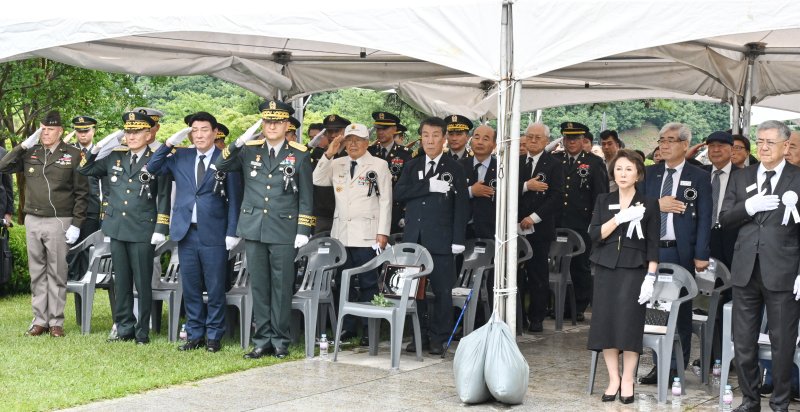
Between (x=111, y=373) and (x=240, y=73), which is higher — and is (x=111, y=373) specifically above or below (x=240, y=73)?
below

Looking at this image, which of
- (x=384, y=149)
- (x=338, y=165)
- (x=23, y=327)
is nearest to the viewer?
(x=338, y=165)

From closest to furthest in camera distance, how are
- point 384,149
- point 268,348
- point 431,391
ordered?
point 431,391
point 268,348
point 384,149

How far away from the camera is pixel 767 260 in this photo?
19.9 feet

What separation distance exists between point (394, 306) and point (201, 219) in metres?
1.67

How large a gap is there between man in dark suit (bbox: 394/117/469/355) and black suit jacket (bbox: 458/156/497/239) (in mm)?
888

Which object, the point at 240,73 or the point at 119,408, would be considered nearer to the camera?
the point at 119,408

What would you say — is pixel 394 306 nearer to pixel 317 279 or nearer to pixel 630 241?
pixel 317 279

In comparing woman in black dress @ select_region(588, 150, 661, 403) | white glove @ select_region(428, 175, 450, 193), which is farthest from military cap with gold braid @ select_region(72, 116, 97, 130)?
woman in black dress @ select_region(588, 150, 661, 403)

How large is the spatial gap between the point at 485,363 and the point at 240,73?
5.02 meters

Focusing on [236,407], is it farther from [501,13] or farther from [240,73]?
[240,73]

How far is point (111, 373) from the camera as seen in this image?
282 inches

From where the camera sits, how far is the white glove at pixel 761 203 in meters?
6.01

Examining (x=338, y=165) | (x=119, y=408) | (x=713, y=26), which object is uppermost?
(x=713, y=26)

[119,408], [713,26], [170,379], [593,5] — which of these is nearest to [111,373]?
[170,379]
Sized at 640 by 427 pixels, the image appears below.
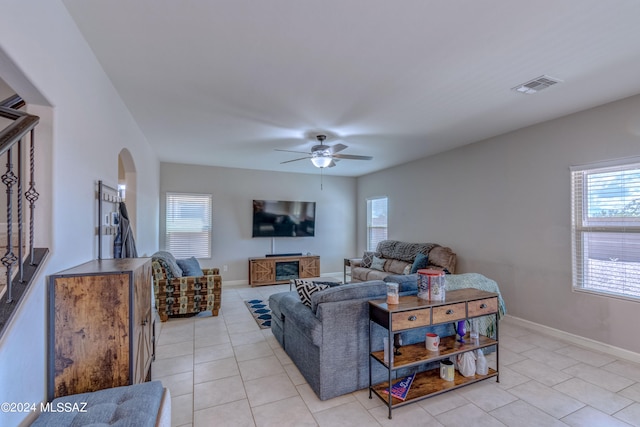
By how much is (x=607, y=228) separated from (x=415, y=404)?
2878 millimetres

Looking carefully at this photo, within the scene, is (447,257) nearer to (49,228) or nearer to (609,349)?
(609,349)

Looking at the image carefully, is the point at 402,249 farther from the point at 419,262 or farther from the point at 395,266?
the point at 419,262

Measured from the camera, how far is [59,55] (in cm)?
172

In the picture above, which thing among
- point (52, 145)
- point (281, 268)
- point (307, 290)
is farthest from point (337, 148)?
point (281, 268)

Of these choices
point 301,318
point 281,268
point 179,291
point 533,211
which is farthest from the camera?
point 281,268

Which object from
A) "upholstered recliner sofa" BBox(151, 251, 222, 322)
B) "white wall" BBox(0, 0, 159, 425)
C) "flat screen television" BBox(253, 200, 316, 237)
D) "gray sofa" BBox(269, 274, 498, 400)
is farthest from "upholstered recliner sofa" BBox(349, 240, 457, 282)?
"white wall" BBox(0, 0, 159, 425)

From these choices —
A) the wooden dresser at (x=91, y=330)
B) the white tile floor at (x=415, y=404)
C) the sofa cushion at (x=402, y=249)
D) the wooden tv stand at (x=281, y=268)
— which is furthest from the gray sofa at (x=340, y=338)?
the wooden tv stand at (x=281, y=268)

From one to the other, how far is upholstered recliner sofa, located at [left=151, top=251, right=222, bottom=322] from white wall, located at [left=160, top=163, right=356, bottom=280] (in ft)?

#####

→ **Objetivo del ejercicio**
Indica cuántas líneas de los registros contienen la palabra "photo", distinguiendo entre mayúsculas y minúsculas. Responde únicamente con el número.

→ **Resultado del ejercicio**
2